Blue and purple background graphics

Building a scalable backend

December 3, 2022 · Gridlink

Building a database and REST API using Django and PostgreSQL

Introduction

Django is a framework for building monolithic web applications.

Although not typically associated with performance at scale, a monolith can be feasible if it is kept stateless and modular.

  • Statelessness, where an application server is dependent only on third-party storage, allows us to leverage horizontal scaling. This is the usage of parallel servers to distribute load across multiple nodes.
  • Modularity will allow us to easily migrate to a microservices architecture in the future.

Django already encourages breaking a project into apps, where each app has its own data models, data views, routes and tests. It also comes with an object-relational mapper (ORM) for interfacing with an SQL database. These characteristics lead to a well-structured Django project being logically similar to microservices.

How about the database? Postgres already does a good job of handling tens of thousands of concurrent requests per second, which means that we won't have to worry about scaling for a while. If needed, we can explore single-master replication, where data is modified on a single write node and replicated to many read nodes.

All in all, the only major drawback is that the entire monolith is replicated when horizontally scaling. This results in a suboptimal usage of server resources, as well as increased scale-out times. For the time being, this is a sound compromise.

Models

Database models are defined using Python classes that inherit from Django's models.Model class.

Models are a collection of fields, where each has a field type and various parameters such as constraints, default values and indexes.

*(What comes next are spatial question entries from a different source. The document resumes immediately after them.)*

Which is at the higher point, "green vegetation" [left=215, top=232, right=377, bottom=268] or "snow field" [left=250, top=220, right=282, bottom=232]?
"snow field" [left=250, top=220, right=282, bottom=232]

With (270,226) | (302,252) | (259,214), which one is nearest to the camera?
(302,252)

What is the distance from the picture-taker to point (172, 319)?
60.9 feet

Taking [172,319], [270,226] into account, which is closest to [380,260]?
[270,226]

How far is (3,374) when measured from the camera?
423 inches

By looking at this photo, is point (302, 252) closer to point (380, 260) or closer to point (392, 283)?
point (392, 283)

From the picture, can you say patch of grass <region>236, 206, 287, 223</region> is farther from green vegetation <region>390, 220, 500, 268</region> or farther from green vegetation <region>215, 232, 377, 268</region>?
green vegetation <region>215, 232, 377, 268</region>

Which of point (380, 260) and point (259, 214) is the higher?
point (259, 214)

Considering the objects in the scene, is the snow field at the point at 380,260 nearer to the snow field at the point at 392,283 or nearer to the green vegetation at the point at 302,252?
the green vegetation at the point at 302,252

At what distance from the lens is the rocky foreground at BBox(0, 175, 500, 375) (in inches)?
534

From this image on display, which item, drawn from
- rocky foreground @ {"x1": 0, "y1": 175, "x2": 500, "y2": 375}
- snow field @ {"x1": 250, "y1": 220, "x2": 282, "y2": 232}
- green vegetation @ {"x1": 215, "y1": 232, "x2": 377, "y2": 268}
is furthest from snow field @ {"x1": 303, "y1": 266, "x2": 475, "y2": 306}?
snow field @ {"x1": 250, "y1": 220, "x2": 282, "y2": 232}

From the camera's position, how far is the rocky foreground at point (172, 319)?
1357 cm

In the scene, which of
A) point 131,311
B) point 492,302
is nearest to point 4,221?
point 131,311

Gridlink allows a user to create many grids, where each grid has many links. Here, we define the grid model with Django:

class Grid(models.Model):
    user = models.ForeignKey(User, on_delete=models.CASCADE, related_name="grids")
    slug = models.SlugField(unique=True, db_index=True, default=generate_slug)
    title = models.CharField(max_length=128, default="", blank=True)
    created_on = models.DateTimeField(auto_now_add=True)
    modified_on = models.DateTimeField(blank=True, null=True)
    deleted_on = models.DateTimeField(blank=True, null=True)
    is_deleted = models.BooleanField(default=False)

Database

After defining the data models, Django provides two commands to create the necessary database tables and columns.

The makemigrations command will generate the migration files that define changes to a database schema. These files are treated as source code and committed to the repository.

Here is the relevant part of the generated migration for creating the grid model:

migrations.CreateModel(
    name="Grid",
    fields=[
        (
            "id",
            models.BigAutoField(
                auto_created=True,
                primary_key=True,
                serialize=False,
                verbose_name="ID",
            ),
        ),
        (
            "slug",
            models.SlugField(default=grids.models.generate_slug, unique=True),
        ),
        ("title", models.CharField(blank=True, default="", max_length=128)),
        ("created_on", models.DateTimeField(auto_now_add=True)),
        ("modified_on", models.DateTimeField(blank=True, null=True)),
        ("deleted_on", models.DateTimeField(blank=True, null=True)),
        ("is_deleted", models.BooleanField(default=False)),
        (
            "user",
            models.ForeignKey(
                on_delete=django.db.models.deletion.CASCADE,
                to=settings.AUTH_USER_MODEL,
            ),
        ),
    ],
)

The migrate command will search for unapplied migrations in the project, and then apply these changes to a database. By running this command before spinning up the application, the database will always be in-sync with the defined data models.

Django's object-relational mapper (ORM) can be used to perform CRUD (create, read, update, delete) operations on the database. This allows for interaction with the database using Python code, while still maintaining the performance of raw SQL queries.

API

Django REST framework (django-rest-framework) provides a platter of tools and utilities that make it easy to create API endpoints, including serialisers, viewsets and routers. These allow you to create API endpoints by defining the serialisation, queryset and other behaviors in a declarative manner.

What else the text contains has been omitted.